» **STATED TASK A**:
In the statistics page, what value of z_star is used for a 99% confidence interval?
» **STATED TASK B**:
Pick up the statistics page after its last line and carry it on.

Introduction to Statistics (MAT/SST 115.03 2008S)

Techniques of Statistical Inference: Proportions


As you saw (or will see) in Topics 16-18, there are two principal techniques of statistical inference: confidence intervals and tests of significance. To compute these values in R, you simply need to follow the formulae. We can make it easier to compute with the formulae by using names.

Confidence Intervals

We'll start with confidence intervals. The lower bound of a confidence interval is

c_lower = p_hat - z_star*sqrt(p_hat*(1-p_hat)/n)

where c_lower is the lower bound of the interval, p_hat is the sample proportion, z_star is the desired confidence level (aka the “critical value”), and n is the sample size.

Similarly, the upper bound of a confidence interval is

c_upper = p_hat + z_star*sqrt(p_hat*(1-p_hat)/n)

One way to use these formulae is to plug in the values directly. For example, to find the bounds of the 99% confidence interval (z_star is 2.576) when p_hat is 68% and the population is 2032, we might write

c_lower = .68 - 2.576*sqrt(.68*(1-.68)/2032)

» **STORED DATA**:

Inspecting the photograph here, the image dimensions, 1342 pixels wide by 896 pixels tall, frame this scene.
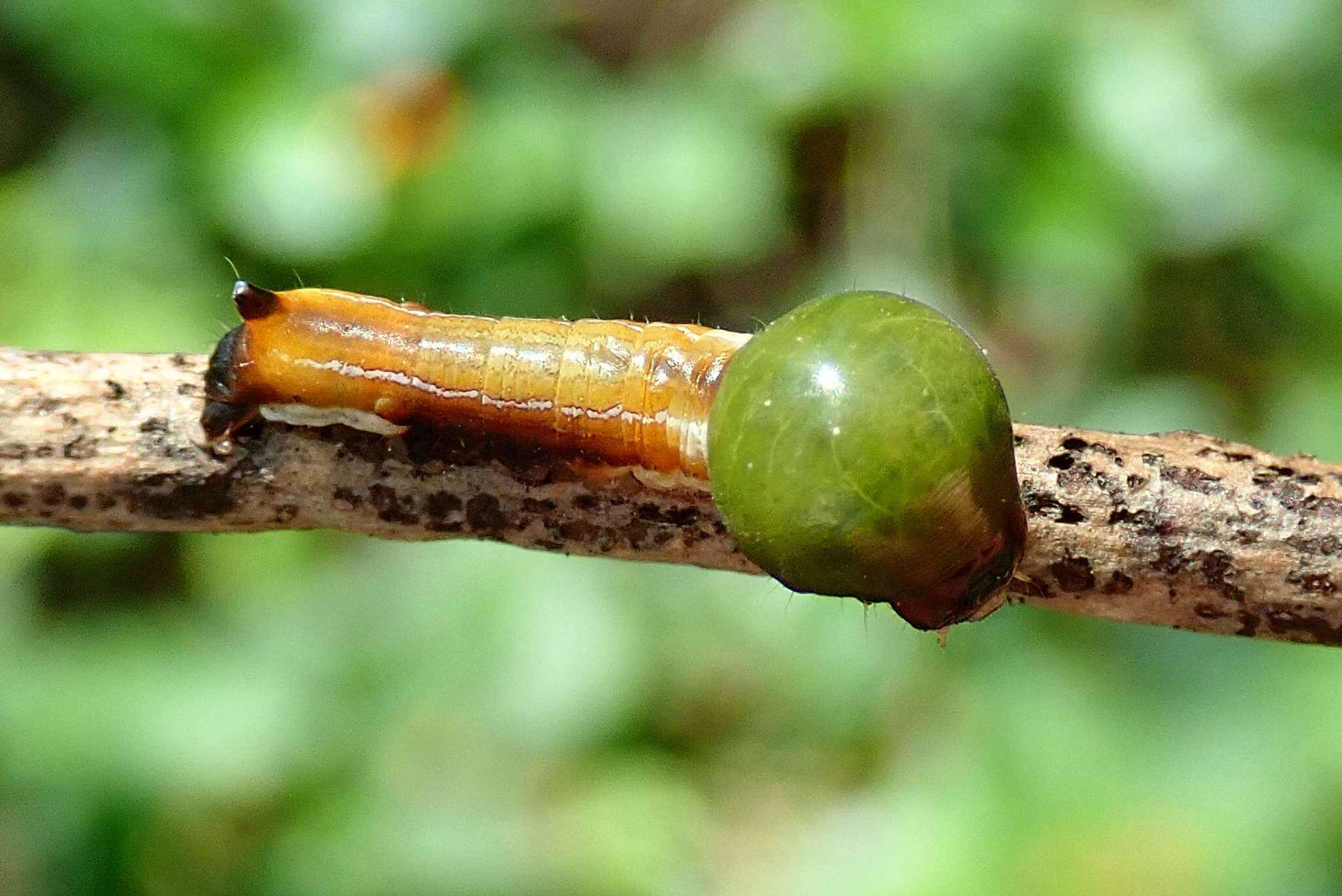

» **TASK RESPONSE A**:
2.576

» **TASK RESPONSE B**:
c_upper = .68 + 2.576*sqrt(.68*(1-.68)/2032)
c_lower
c_upper

We echo the c_lower and c_upper so that R not only computes the values, but also prints them out.

However, that's a lot of work to change the formula each time we want to compute a new confidence interval. Instead, we can assign values to the names p_hat, z_star, and n and then use the formulae with the mnemonics.

p_hat = .68
z_star = 2.576
n = 2032
c_lower = p_hat - z_star*sqrt(p_hat*(1-p_hat)/n)
c_upper = p_hat + z_star*sqrt(p_hat*(1-p_hat)/n)
c_lower
c_upper

In fact, we can even use R to compute z_star, so that we don't have to look it up or memorize it each time. For a confidence level of 99%, we need the opposite of the z-score for a proportion of .05. (Why .05? Because we want only 1% outside of the confidence level, and half of the values will be below the interval and half above.) We can use qnorm (the inverse to pnorm) to compute that z-score.

z_star = -qnorm(.05)
z_star

If we don't want to compute the .05 by hand, we can even use a formula for it.

confidence_level = .99
z_star = -qnorm((1-confidence_level)/2)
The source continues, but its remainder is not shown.